** REQUIREMENT A **
From the text on Bernini's sculpture, list every person whose sculpted portrait by Bernini it mentions.
** REQUIREMENT B **
Write the next part of the text on Bernini's sculpture, picking up after its final sentence.

** EXERCISE PASSAGE **
------------

True to the decorative dynamism of Baroque, Roman fountains, part public works and part Papal monuments, were among his most gifted creations. Bernini's fountains are the Fountain of the Triton and Fountain of the Bees. The Fontana dei Quattro Fiumi in the Piazza Navona is a masterpiece of spectacle and political allegory. An oft-repeated, but false, anecdote tells that one of the Bernini's river gods defers his gaze in disapproval of the facade of Sant'Agnese in Agone (designed by the talented, but less politically successful, rival Francesco Borromini). However, the fountain was built several years before the façade of the church was completed.
Bernini also revolutionized marble busts, lending glamorous dynamism to the once stony stillness of portraiture. He started with the immediate pose, leaning out of the frame, of a bust of Monsignor Pedro de Foix Montoya at Santa Maria di Monserrato, Rome. The once-gregarious Scipione Cardinal Borghese, in his bust is frozen in conversation. The portrait of his alleged mistress, Costanza Buonarelli, does not portray divinity or royalty; but a woman in a moment of disheveled privacy, captured in conversation or surprise.
In his sculpted portraiture for more regal patrons, Bernini fashioned windswept marble vestments and cascades of hair for Louis XIV's portrait that would suffice to elevate any face to royalty. Similar exuberance glorifies the bust of Francesco I d'Este.
Another of Bernini's sculptures is known affectionately as Bernini's Chick by the Roman people. It is located in the Piazza della Minerva, in front of the church Santa Maria sopra Minerva. Pope Alexander VII decided that he wanted an ancient Egyptian obelisk to be erected in the piazza and commissioned Bernini to create a sculpture to support the obelisk. The sculpture of an elephant was finally created in 1667 by one of Bernini's students, Ercole Ferrata. One of the most interesting features of this elephant is its smile. To find out why it is smiling, the viewer must head around to the rear end of the animal and to see that its muscles are tensed and its tail is shifted to the left. Bernini sculpted the animal as if it were defecating. The animal's rear is pointed directly at the office of Father Domenico Paglia, a Dominican friar, who was one of the main antagonists of Bernini and his artisan friends, as a final salute and last word.

------------

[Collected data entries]
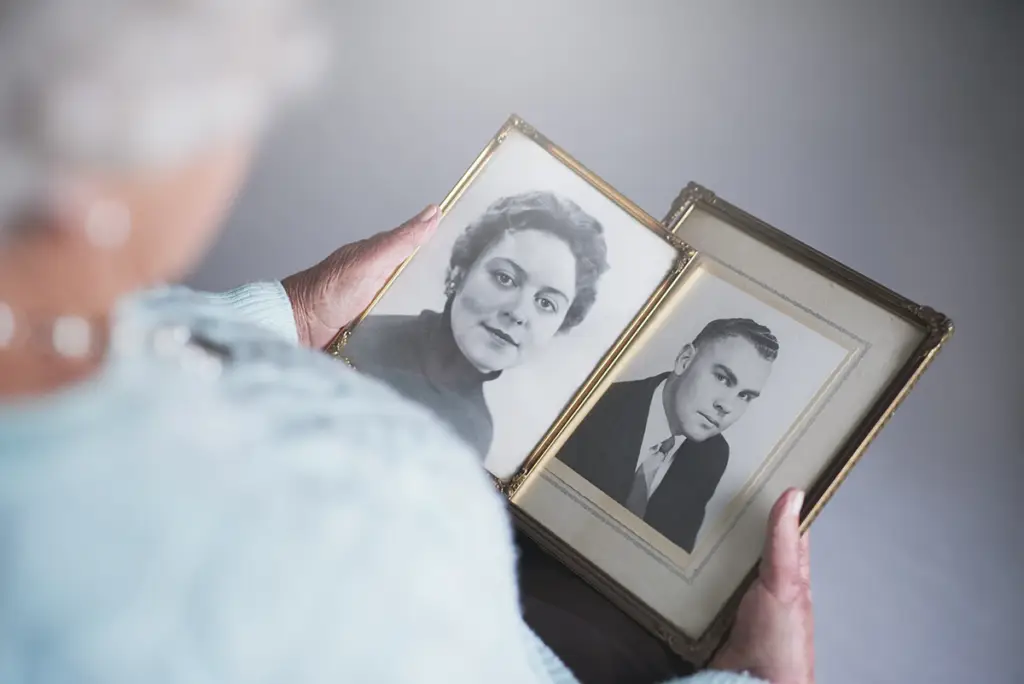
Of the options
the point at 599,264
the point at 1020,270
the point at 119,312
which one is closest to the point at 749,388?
the point at 599,264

------------

** EXERCISE ANSWER A **
Monsignor Pedro de Foix Montoya, Scipione Cardinal Borghese, Costanza Buonarelli, Louis XIV, Francesco I d'Este

** EXERCISE ANSWER B **
The death of his constant patron Urban VIII in 1644 released a horde of Bernini's rivals and marked a change in his career, but Innocent X set him back to work on the extended nave of St Peter's and commissioned the Four Rivers fountain in Piazza Navona. At the time of Innocent's death in 1655 Bernini was the arbiter of public taste in Rome. He died in Rome in 1680, and was buried in the Basilica di Santa Maria Maggiore. Among the many who worked under his supervision were Luigi Bernini, Stefano Speranza, Giuliano Finelli, Andrea Bolgi, Filippo Parodi, Giacomo Antonio Fancelli, Lazzarro Morelli, Francesco Baratta, and Francois Duquesnoy. Among his rivals in architecture was Francesco Borromini; in sculpture, Alessandro Algardi.
Two years after his death, Queen Christina of Sweden, then living in Rome, commissioned Filippo Baldinucci to write his biography, (translated in 1996 as The life of Bernini).
Bernini's activity as a painter was done mainly during his youth. Despite this, his work reveals a sure and brilliant hand, free from any trace of pedantry. He studied in Rome under his father, Pietro, and soon proved a precocious infant prodigy. His work was immediately sought after by major collectors.